Jump to content
House Price Crash Forum

Archived

This topic is now archived and is closed to further replies.

Mrs Bear

Teacher Who Can't Spell

Recommended Posts

Not that I suppose it'll be a surprise to many, but someone told me the other day that she found two correctly spelled words in her son's work mis-corrected by his teacher. I think he is in the final year of primary school.

One was 'lightning' , as in 'thunder' which she had corrected to 'lightening'.

The other was 'desert', as in sandy, which she had corrected to 'dessert'.

Both within a couple of pages of handwritten work.

When the mother raised it at a parents' evening the teacher said she thought her spelling was actually quite good.

The mother was subsequently ticked off by the head for 'inappropriately' raising it at a parents' evening.

How on earth do teachers with such poor spelling ever qualify? OK, don't bother answering - I know there are probably whole swathes of the educational establishment who still think it is elitist and 'anti-creative' to bother about such things.

Share this post


Link to post
Share on other sites

Everybody screws up from time to time.. teachers are human but do need to pay special attention.

··········

#### Set problem a
In the forum post, what did the teacher correct 'lightning' to?

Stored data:

··········

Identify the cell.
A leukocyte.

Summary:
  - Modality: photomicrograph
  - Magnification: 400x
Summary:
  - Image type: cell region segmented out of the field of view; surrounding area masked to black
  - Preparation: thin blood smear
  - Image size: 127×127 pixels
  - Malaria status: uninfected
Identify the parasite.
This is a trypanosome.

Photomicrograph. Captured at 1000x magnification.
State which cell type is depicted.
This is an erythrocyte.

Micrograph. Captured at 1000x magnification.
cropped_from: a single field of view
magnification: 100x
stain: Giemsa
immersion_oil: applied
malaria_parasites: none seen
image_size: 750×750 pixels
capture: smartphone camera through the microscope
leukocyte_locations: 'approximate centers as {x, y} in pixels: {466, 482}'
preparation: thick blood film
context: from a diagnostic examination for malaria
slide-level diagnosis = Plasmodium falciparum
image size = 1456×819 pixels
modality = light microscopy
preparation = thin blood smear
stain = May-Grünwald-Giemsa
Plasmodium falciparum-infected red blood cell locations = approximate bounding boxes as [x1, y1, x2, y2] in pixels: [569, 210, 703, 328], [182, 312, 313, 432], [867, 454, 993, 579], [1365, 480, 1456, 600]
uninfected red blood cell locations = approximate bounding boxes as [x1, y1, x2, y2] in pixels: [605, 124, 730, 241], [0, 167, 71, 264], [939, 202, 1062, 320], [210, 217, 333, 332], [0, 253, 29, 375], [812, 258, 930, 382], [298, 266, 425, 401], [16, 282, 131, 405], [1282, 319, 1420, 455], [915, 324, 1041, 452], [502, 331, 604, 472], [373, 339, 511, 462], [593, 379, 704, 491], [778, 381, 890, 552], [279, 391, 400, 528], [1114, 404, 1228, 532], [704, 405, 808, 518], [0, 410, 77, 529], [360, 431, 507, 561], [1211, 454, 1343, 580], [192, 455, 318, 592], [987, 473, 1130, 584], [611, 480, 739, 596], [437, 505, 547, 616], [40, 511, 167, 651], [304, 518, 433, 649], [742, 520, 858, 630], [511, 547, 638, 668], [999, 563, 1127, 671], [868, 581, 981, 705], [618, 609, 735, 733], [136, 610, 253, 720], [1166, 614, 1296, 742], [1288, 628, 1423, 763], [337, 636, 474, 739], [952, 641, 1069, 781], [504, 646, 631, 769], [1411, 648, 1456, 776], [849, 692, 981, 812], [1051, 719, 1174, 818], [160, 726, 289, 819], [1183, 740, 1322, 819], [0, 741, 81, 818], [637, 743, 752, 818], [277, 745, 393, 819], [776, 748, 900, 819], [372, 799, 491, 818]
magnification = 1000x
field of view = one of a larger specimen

··········

#### Set problem b
Arrange the entries from their first line through the line containing "This is an erythrocyte." as a Markdown table with the columns n and Line, leaving out blank lines.

#### Exercise solution a
'Lightening'.

#### Exercise solution b
| n | Line |
|---|---|
| 1 | Identify the cell. |
| 2 | A leukocyte. |
| 3 | Summary: |
| 4 |   - Modality: photomicrograph |
| 5 |   - Magnification: 400x |
| 6 | Summary: |
| 7 |   - Image type: cell region segmented out of the field of view; surrounding area masked to black |
| 8 |   - Preparation: thin blood smear |
| 9 |   - Image size: 127×127 pixels |
| 10 |   - Malaria status: uninfected |
| 11 | Identify the parasite. |
| 12 | This is a trypanosome. |
| 13 | Photomicrograph. Captured at 1000x magnification. |
| 14 | State which cell type is depicted. |
| 15 | This is an erythrocyte. |